### Data section

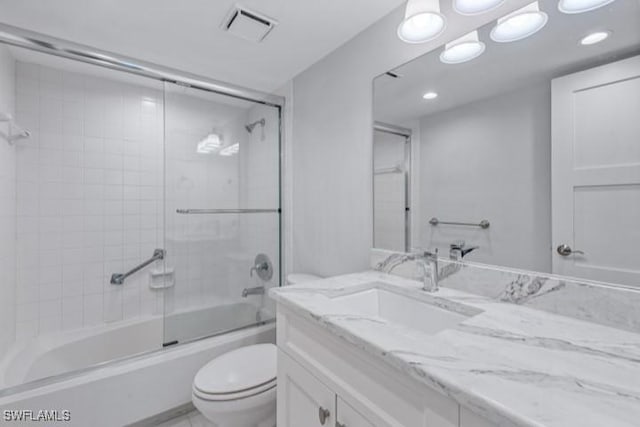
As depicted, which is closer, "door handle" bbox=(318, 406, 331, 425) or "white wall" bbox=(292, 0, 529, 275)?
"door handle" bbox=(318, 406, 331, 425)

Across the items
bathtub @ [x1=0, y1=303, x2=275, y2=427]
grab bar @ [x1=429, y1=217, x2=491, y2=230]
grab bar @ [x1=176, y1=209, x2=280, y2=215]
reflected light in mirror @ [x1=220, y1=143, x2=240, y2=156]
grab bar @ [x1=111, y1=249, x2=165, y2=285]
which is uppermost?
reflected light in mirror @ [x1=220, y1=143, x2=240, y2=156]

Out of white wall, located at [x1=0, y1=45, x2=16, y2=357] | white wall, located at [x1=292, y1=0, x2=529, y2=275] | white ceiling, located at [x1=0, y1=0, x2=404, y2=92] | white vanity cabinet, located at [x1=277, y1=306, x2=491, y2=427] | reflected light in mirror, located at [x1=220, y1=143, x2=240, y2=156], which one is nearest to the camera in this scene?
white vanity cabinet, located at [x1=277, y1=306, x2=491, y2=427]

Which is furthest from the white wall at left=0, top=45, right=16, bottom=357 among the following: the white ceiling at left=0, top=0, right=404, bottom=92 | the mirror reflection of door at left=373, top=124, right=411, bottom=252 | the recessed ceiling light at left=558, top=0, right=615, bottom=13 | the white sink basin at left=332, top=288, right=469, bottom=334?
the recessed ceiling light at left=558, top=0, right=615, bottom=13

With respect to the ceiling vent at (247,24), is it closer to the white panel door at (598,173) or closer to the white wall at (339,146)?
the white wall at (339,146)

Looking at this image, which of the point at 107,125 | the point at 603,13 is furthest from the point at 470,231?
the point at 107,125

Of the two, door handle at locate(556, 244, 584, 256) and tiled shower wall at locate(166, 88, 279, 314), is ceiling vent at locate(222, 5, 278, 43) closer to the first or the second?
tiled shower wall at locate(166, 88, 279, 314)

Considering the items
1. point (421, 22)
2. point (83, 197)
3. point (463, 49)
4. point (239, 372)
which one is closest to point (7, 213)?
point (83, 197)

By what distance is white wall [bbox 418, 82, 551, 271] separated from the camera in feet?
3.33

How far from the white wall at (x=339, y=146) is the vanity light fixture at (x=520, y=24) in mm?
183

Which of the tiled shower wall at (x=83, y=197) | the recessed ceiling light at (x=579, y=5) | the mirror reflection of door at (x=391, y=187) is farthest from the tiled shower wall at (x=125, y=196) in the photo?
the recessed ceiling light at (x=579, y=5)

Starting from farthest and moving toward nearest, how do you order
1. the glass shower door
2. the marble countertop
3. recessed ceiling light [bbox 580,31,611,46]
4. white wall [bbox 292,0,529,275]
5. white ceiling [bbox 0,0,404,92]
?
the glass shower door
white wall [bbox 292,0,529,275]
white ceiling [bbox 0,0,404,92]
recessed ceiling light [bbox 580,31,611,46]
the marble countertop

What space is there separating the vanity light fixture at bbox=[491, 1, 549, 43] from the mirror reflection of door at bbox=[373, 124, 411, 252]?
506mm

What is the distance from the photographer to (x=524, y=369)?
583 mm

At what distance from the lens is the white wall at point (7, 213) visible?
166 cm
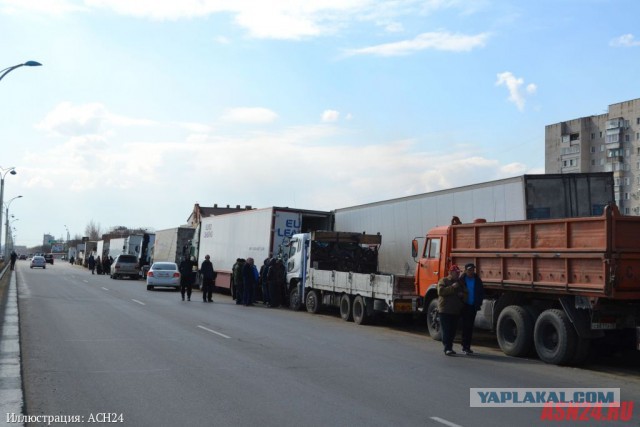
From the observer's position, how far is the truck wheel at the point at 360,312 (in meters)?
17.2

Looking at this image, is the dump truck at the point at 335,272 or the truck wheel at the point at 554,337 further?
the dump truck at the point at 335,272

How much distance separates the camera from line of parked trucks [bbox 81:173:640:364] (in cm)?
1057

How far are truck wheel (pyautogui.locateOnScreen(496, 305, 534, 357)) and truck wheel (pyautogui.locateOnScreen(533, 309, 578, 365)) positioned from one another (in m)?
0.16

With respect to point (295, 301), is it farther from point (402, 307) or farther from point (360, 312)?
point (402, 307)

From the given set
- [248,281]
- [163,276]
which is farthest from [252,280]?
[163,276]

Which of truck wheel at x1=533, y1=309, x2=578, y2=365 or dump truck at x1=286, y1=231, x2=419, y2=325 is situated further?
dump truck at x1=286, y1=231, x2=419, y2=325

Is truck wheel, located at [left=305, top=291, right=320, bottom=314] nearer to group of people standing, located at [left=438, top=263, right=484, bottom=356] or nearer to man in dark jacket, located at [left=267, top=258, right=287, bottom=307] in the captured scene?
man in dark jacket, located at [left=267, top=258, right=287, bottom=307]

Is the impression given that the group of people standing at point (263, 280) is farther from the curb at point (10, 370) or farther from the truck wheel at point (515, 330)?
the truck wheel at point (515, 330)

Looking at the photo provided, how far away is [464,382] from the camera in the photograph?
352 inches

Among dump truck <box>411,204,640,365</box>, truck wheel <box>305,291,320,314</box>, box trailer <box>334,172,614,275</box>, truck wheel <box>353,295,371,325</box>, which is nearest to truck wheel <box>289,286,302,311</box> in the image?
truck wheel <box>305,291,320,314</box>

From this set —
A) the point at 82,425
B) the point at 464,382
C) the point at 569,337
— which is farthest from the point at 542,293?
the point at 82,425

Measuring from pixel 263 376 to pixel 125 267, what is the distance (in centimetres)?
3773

######

Quote all of the entries word for word, omitting any pictures.

As depicted, which is closer, "door handle" bbox=(318, 406, 331, 425) or "white wall" bbox=(292, 0, 529, 275)?
"door handle" bbox=(318, 406, 331, 425)

Across the items
bathtub @ [x1=0, y1=303, x2=275, y2=427]
grab bar @ [x1=429, y1=217, x2=491, y2=230]
grab bar @ [x1=176, y1=209, x2=280, y2=215]
reflected light in mirror @ [x1=220, y1=143, x2=240, y2=156]
grab bar @ [x1=111, y1=249, x2=165, y2=285]
which is uppermost?
reflected light in mirror @ [x1=220, y1=143, x2=240, y2=156]

Out of white wall, located at [x1=0, y1=45, x2=16, y2=357] | white wall, located at [x1=292, y1=0, x2=529, y2=275] | white ceiling, located at [x1=0, y1=0, x2=404, y2=92] | white vanity cabinet, located at [x1=277, y1=306, x2=491, y2=427] | reflected light in mirror, located at [x1=220, y1=143, x2=240, y2=156], which one is nearest to the camera in this scene?
white vanity cabinet, located at [x1=277, y1=306, x2=491, y2=427]

Which is furthest from the white wall at left=0, top=45, right=16, bottom=357 among the following: the white ceiling at left=0, top=0, right=404, bottom=92 | the mirror reflection of door at left=373, top=124, right=411, bottom=252 | the recessed ceiling light at left=558, top=0, right=615, bottom=13 | the white sink basin at left=332, top=288, right=469, bottom=334?
the recessed ceiling light at left=558, top=0, right=615, bottom=13

With respect to the ceiling vent at (247,24), is it closer to the white panel door at (598,173) or closer to the white wall at (339,146)?
the white wall at (339,146)

Looking at this image, which of the point at 107,125 | the point at 603,13 is furthest from the point at 470,231?
the point at 107,125

Of the two, door handle at locate(556, 244, 584, 256) and tiled shower wall at locate(166, 88, 279, 314), is ceiling vent at locate(222, 5, 278, 43) closer to the first or the second?
tiled shower wall at locate(166, 88, 279, 314)

Considering the items
1. point (421, 22)
2. point (83, 197)
3. point (463, 49)
4. point (239, 372)
which one is closest to point (7, 213)?
point (83, 197)

By what distance is white wall [bbox 418, 82, 551, 271] separated from the camera in feet?
3.33

How far from the white wall at (x=339, y=146) is the vanity light fixture at (x=520, y=24) in mm?
183

Which of the tiled shower wall at (x=83, y=197) | the recessed ceiling light at (x=579, y=5) | the mirror reflection of door at (x=391, y=187) is farthest from the tiled shower wall at (x=125, y=196) in the photo?
the recessed ceiling light at (x=579, y=5)

Starting from farthest and moving toward nearest, how do you order
1. the glass shower door
2. the marble countertop
3. recessed ceiling light [bbox 580,31,611,46]
4. white wall [bbox 292,0,529,275]
5. white ceiling [bbox 0,0,404,92]
?
the glass shower door
white wall [bbox 292,0,529,275]
white ceiling [bbox 0,0,404,92]
recessed ceiling light [bbox 580,31,611,46]
the marble countertop

What space is there separating the vanity light fixture at bbox=[491, 1, 549, 43] from the mirror reflection of door at bbox=[373, 124, 411, 252]?
506mm

What is the distance from the photographer to (x=524, y=369)?
583 mm

At what distance from the lens is the white wall at point (7, 213) visible?
166 cm
From the observer's position, how far is the truck wheel at the point at 360,312 (in meters)?
17.2

Looking at this image, is the dump truck at the point at 335,272 or the truck wheel at the point at 554,337 further?
the dump truck at the point at 335,272

How much distance separates the camera from line of parked trucks [bbox 81:173:640:364] (in cm)?
1057

How far are truck wheel (pyautogui.locateOnScreen(496, 305, 534, 357)) and truck wheel (pyautogui.locateOnScreen(533, 309, 578, 365)) positioned from one another (in m)?
0.16

With respect to point (295, 301), is it farther from point (402, 307) or farther from point (360, 312)?
point (402, 307)

From the given set
- [248,281]
- [163,276]
which is farthest from [252,280]?
[163,276]

Which of truck wheel at x1=533, y1=309, x2=578, y2=365 or dump truck at x1=286, y1=231, x2=419, y2=325 is situated further?
dump truck at x1=286, y1=231, x2=419, y2=325

Is truck wheel, located at [left=305, top=291, right=320, bottom=314] nearer to group of people standing, located at [left=438, top=263, right=484, bottom=356] or nearer to man in dark jacket, located at [left=267, top=258, right=287, bottom=307] in the captured scene?
man in dark jacket, located at [left=267, top=258, right=287, bottom=307]

Is the impression given that the group of people standing at point (263, 280) is farther from the curb at point (10, 370) or farther from the truck wheel at point (515, 330)?
the truck wheel at point (515, 330)

Looking at the photo provided, how far away is [464,382] from the camera in the photograph?
352 inches

Among dump truck <box>411,204,640,365</box>, truck wheel <box>305,291,320,314</box>, box trailer <box>334,172,614,275</box>, truck wheel <box>353,295,371,325</box>, which is nearest to truck wheel <box>289,286,302,311</box> in the image?
truck wheel <box>305,291,320,314</box>

From this set —
A) the point at 82,425
B) the point at 464,382
C) the point at 569,337
— which is farthest from the point at 542,293?
the point at 82,425

Measuring from pixel 263 376 to pixel 125 267, what is the distance (in centimetres)?
3773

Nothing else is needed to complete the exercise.